MATERIAL SUPPLIED:

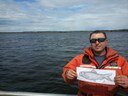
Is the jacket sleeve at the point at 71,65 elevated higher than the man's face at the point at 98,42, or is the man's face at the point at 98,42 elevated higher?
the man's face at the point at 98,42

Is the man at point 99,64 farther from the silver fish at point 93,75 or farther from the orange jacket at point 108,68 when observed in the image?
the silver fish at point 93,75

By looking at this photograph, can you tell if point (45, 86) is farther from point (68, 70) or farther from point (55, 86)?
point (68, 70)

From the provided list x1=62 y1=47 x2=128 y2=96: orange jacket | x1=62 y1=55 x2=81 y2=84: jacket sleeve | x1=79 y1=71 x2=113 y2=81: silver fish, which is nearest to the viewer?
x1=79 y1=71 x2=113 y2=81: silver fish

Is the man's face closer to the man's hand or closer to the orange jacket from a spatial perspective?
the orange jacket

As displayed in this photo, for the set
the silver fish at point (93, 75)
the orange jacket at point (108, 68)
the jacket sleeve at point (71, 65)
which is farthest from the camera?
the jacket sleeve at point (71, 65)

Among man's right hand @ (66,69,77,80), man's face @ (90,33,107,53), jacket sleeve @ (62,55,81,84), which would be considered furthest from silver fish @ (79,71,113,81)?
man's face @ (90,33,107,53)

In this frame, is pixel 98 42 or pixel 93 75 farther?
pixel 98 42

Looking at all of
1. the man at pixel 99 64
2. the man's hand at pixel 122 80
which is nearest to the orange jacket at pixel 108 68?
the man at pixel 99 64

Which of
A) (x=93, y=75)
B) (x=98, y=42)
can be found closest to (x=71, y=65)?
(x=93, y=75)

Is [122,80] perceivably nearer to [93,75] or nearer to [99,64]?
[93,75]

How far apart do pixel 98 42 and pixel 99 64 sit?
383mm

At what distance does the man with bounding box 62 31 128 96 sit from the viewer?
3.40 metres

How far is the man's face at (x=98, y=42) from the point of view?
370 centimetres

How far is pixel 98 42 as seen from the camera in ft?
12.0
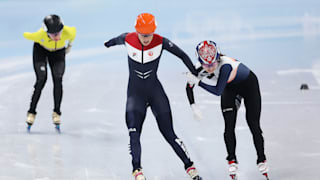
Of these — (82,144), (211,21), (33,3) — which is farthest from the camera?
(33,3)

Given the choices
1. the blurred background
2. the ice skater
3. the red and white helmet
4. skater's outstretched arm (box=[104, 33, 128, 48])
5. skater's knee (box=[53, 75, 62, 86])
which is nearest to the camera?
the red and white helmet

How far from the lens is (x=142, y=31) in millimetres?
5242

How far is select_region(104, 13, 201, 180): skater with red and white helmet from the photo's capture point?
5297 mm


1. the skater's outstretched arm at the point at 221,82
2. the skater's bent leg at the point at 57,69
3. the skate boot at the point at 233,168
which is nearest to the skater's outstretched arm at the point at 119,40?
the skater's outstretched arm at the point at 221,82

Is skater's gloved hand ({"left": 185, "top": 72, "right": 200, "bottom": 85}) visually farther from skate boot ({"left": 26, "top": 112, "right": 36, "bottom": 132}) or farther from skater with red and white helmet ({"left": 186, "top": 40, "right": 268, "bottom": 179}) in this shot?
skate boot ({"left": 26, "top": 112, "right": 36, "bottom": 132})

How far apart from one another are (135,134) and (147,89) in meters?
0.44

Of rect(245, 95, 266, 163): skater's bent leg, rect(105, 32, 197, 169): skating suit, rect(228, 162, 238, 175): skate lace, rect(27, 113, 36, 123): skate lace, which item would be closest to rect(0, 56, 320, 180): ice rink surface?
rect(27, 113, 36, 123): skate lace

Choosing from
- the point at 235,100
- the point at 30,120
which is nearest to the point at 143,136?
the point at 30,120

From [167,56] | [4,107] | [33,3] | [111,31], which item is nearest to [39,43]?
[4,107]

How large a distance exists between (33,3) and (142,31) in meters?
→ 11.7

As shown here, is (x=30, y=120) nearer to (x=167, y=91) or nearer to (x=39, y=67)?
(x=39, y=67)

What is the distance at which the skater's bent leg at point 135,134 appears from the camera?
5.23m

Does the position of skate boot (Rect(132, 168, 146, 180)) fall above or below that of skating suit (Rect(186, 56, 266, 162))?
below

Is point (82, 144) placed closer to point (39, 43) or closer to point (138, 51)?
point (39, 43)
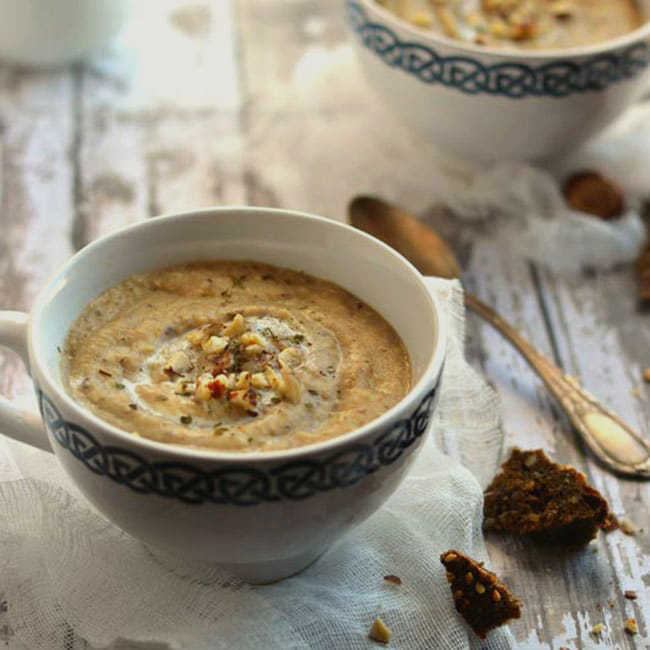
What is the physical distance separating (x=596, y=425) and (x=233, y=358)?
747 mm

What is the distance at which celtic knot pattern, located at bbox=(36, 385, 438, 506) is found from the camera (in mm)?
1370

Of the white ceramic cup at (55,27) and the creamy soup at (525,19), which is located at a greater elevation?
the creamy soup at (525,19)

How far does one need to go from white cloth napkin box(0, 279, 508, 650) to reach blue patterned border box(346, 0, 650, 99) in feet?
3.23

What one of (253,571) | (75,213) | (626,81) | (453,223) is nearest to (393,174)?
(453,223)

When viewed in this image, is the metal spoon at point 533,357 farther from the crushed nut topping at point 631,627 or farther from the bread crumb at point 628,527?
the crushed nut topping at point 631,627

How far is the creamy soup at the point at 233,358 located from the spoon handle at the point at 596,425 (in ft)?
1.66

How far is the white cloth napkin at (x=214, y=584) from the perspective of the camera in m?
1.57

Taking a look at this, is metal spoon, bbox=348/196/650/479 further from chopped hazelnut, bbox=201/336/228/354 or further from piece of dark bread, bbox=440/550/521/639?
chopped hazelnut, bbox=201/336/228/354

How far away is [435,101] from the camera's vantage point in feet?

PROBLEM DESCRIPTION: Rewrite the lines above as a numbered list, skipping the blank ones and leaving out the pictures.

TASK RESULT:
1. Is the jacket sleeve at the point at 71,65 elevated higher than the man's face at the point at 98,42, or is the man's face at the point at 98,42 elevated higher?
2. the man's face at the point at 98,42
3. Is the man at point 99,64 farther from the silver fish at point 93,75 or farther from the orange jacket at point 108,68 when observed in the image?
4. the silver fish at point 93,75
5. By looking at this photograph, can you tell if point (45, 86) is farther from point (68, 70) or farther from point (55, 86)?
6. point (68, 70)
7. From the provided list x1=62 y1=47 x2=128 y2=96: orange jacket | x1=62 y1=55 x2=81 y2=84: jacket sleeve | x1=79 y1=71 x2=113 y2=81: silver fish, which is nearest to the viewer?
8. x1=79 y1=71 x2=113 y2=81: silver fish
9. Is the man's face closer to the man's hand or closer to the orange jacket from a spatial perspective?
10. the orange jacket
11. As displayed in this photo, for the set
12. the silver fish at point (93, 75)
13. the orange jacket at point (108, 68)
14. the jacket sleeve at point (71, 65)
15. which is farthest from the camera?
16. the jacket sleeve at point (71, 65)
17. Among man's right hand @ (66,69,77,80), man's face @ (90,33,107,53), jacket sleeve @ (62,55,81,84), which would be considered furthest from silver fish @ (79,71,113,81)?
18. man's face @ (90,33,107,53)
19. In this frame, is pixel 98 42 or pixel 93 75 farther?
20. pixel 98 42
21. Looking at all of
22. 1. the man at pixel 99 64
23. 2. the man's hand at pixel 122 80
24. which is nearest to the orange jacket at pixel 108 68?
25. the man at pixel 99 64
26. Which of
27. A) (x=93, y=75)
28. B) (x=98, y=42)
29. can be found closest to (x=71, y=65)?
30. (x=93, y=75)
31. Is [122,80] perceivably nearer to [93,75] or nearer to [99,64]?
32. [93,75]
33. How far apart do pixel 98 42 and pixel 99 64 sit?
34. 383mm
35. At what distance does the man with bounding box 62 31 128 96 sit from the viewer?
36. 3.40 metres
37. How far is the man's face at (x=98, y=42) from the point of view?
38. 370 centimetres
39. How far is pixel 98 42 as seen from the camera in ft?
40. 12.0
41. Of these — (82,144), (211,21), (33,3) — which is farthest from the camera?
42. (33,3)
43. Given the choices
44. 1. the blurred background
45. 2. the ice skater
46. 3. the red and white helmet
47. 4. skater's outstretched arm (box=[104, 33, 128, 48])
48. 5. skater's knee (box=[53, 75, 62, 86])
49. which is nearest to the camera?
50. the red and white helmet
51. How far from the lens is (x=142, y=31) in millimetres?
52. 5242
53. How far is select_region(104, 13, 201, 180): skater with red and white helmet from the photo's capture point?
54. 5297 mm
55. 1. the skater's outstretched arm at the point at 221,82
56. 2. the skater's bent leg at the point at 57,69
57. 3. the skate boot at the point at 233,168
58. which is nearest to the skater's outstretched arm at the point at 119,40?
59. the skater's outstretched arm at the point at 221,82
60. Is skater's gloved hand ({"left": 185, "top": 72, "right": 200, "bottom": 85}) visually farther from skate boot ({"left": 26, "top": 112, "right": 36, "bottom": 132}) or farther from skater with red and white helmet ({"left": 186, "top": 40, "right": 268, "bottom": 179}) in this shot?
61. skate boot ({"left": 26, "top": 112, "right": 36, "bottom": 132})
62. How far apart from one another are (135,134) and (147,89) in meters?
63. 0.44
64. Of rect(245, 95, 266, 163): skater's bent leg, rect(105, 32, 197, 169): skating suit, rect(228, 162, 238, 175): skate lace, rect(27, 113, 36, 123): skate lace, which item would be closest to rect(0, 56, 320, 180): ice rink surface?
65. rect(27, 113, 36, 123): skate lace
66. Choosing from
67. - the point at 235,100
68. - the point at 30,120
69. which is nearest to the point at 143,136?
70. the point at 30,120
71. From [167,56] | [4,107] | [33,3] | [111,31], which item is nearest to [39,43]?
72. [4,107]
73. How large a distance exists between (33,3) and (142,31) in meters?
74. → 11.7
75. As shown here, is (x=30, y=120) nearer to (x=167, y=91) or nearer to (x=39, y=67)?
76. (x=39, y=67)
77. What is the distance at which the skater's bent leg at point 135,134 appears from the camera?
78. 5.23m
79. Does the position of skate boot (Rect(132, 168, 146, 180)) fall above or below that of skating suit (Rect(186, 56, 266, 162))?
80. below
81. Is point (82, 144) placed closer to point (39, 43) or closer to point (138, 51)?
82. point (39, 43)
83. What is the physical distance separating (x=596, y=425) and (x=233, y=358)?
84. 747 mm
85. What is the distance at which celtic knot pattern, located at bbox=(36, 385, 438, 506) is found from the camera (in mm)?
86. 1370
87. Of the white ceramic cup at (55,27) and the creamy soup at (525,19), which is located at a greater elevation?
88. the creamy soup at (525,19)
89. How far does one need to go from white cloth napkin box(0, 279, 508, 650) to reach blue patterned border box(346, 0, 650, 99) in feet?
90. 3.23
91. What one of (253,571) | (75,213) | (626,81) | (453,223) is nearest to (393,174)?
92. (453,223)
93. When viewed in this image, is the metal spoon at point 533,357 farther from the crushed nut topping at point 631,627 or farther from the bread crumb at point 628,527?
94. the crushed nut topping at point 631,627
95. How far is the creamy soup at the point at 233,358 located from the spoon handle at the point at 596,425 (in ft)?
96. 1.66
97. How far is the white cloth napkin at (x=214, y=584) from the perspective of the camera in m?
98. 1.57
99. Taking a look at this, is metal spoon, bbox=348/196/650/479 further from chopped hazelnut, bbox=201/336/228/354 or further from piece of dark bread, bbox=440/550/521/639?
100. chopped hazelnut, bbox=201/336/228/354
101. How far away is [435,101] from the camera's vantage point in feet?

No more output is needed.